E sim, às vezes escaparemos de um mal, mas algum dia, indubitavelmente, outro acontecerá; aprendamos a viver bem até lá, se dispondo da melhor atitude possível quando isso acontecer.

Situação 2:

 Jovem tem dificuldade para dormir toda vez que pensa sobre seu fim; diz que, um dia, não existirá mais seus pensamentos, nem confortos, nem ele mesmo, e, portanto, tudo o que fora vivido não terá mais sentido.

Comentários:

Com medo de morrer por considerar nada ser eterno e, portanto, sem sentido, poderá fomentar, de fato, uma vida mal vivida. É preciso aprender a viver bem mesmo na finitude, aliás, essa é a única certeza que temos; então, por que não arquitetar a vida de tal forma que, quando chegar o fim, teremos a tranquilidade que fora bem vivida e que, em algum momento, existiu alguém com certos pensamentos e posturas que poderão servir de inspiração para outras vidas?

Situação 3:

Poeta, bastante vaidoso e fóbico em relação à própria morte, diz em meio às suas poesias, mais ou menos assim: “quero morrer, partindo, mas ficando nos genes, nascidos de idílios, que não me deixarão morrer, através da poesia”.

Comentários:

De fato, alguns homens fazem a diferença, mesmo após à sua morte, tanto por efeitos bons ou ruins; preocupar com sua utilidade em vida e seu legado, pensando em possíveis formas de alcance é tão importante quanto aprender que, às vezes, apenas seremos valorizados e lembrados por pequenas e/ou médias coisas, e por alguns momentos.

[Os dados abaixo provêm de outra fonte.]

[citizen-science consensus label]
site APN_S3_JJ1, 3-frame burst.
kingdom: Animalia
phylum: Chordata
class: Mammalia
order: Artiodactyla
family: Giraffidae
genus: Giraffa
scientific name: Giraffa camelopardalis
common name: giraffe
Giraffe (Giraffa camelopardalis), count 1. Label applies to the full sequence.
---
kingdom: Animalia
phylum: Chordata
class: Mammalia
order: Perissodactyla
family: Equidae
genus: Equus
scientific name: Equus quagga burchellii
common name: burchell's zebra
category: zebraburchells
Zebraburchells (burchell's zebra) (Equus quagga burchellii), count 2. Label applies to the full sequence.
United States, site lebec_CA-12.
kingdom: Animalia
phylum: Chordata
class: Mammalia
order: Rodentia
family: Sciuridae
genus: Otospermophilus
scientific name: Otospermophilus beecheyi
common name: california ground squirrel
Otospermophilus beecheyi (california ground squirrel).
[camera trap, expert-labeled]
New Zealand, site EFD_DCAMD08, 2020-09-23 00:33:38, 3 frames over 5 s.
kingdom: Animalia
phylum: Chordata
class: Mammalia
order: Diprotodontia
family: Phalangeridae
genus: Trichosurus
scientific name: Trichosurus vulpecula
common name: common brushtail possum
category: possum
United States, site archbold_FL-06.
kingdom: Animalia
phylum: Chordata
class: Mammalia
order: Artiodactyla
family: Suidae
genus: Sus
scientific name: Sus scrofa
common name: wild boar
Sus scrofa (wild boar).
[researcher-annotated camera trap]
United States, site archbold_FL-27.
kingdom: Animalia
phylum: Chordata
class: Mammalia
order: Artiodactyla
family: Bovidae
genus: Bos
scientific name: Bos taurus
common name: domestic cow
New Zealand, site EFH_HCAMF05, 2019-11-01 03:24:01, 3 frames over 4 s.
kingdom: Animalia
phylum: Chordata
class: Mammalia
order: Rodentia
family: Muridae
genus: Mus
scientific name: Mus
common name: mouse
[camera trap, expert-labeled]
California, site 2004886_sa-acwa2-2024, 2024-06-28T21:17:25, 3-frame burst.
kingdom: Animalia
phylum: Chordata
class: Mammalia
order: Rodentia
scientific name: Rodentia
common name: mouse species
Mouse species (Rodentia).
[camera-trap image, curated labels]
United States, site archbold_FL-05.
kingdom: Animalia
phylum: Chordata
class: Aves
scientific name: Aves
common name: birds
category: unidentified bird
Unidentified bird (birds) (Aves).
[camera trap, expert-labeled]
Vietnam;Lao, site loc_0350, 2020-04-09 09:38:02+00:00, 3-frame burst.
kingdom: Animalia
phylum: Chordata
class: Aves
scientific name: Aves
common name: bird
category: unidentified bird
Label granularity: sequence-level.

Mais vale o esforço de uma vida bem vivida do que negligenciá-la com perturbações inférteis.

Situação 4:

 Jovem é diariamente exposta a altas doses de ideias nocivas frente a diversas áreas da vida. Ao observar grande tolerância nas posturas da família a fartas situações, em grande parte motivadas por medos, questiona-se quão lúcidos os são em relação àquilo que toleram. Contudo, da mesma forma que os questiona, indaga a si sobre a qualidade da sua lucidez perante às suas posturas frente à vida; e, na eventualidade de estar cometendo os mesmos erros, essencialmente sem os perceber, preocupa-se com a condição do seu viver, consequentemente, com o seu próprio fim.

Comentários:

A intolerância na vida pode ser tão virtuosa quanto a tolerância; aprender através de experiências comuns poder-se-á facilitar mudanças no comportamento dentro daquilo que não se espera para a vida, embora, seja necessário certo esforço para saber o que, de fato, lhe agrada ou desagrada, e, a partir daí, impelir o necessário para tal mudança.

Situação 5:

Mulher bastante religiosa foi abusada sexualmente pelo pai durante sua infância e adolescência. O pai adoece na velhice, tendo a filha como sua cuidadora. Logo após a morte do pai, mulher vira para a colega e diz:

     – Por muito tempo senti raiva do meu pai por ele ter feito o que fez, mas fico tranquila em saber que cumpri com meu dever: ter cuidado bem dele até o fim. Assim, fico garantida em ir para um lugar bom quando eu morrer.

Comentários:

É característico de Religiões inocular grandes medos nas pessoas se não cumprirem com as suas morais. Por medo de morrer e ter que enfrentar um lugar ruim, mesmo que imaginário, deixa-se de viver livremente e quiçá, felizmente, o real.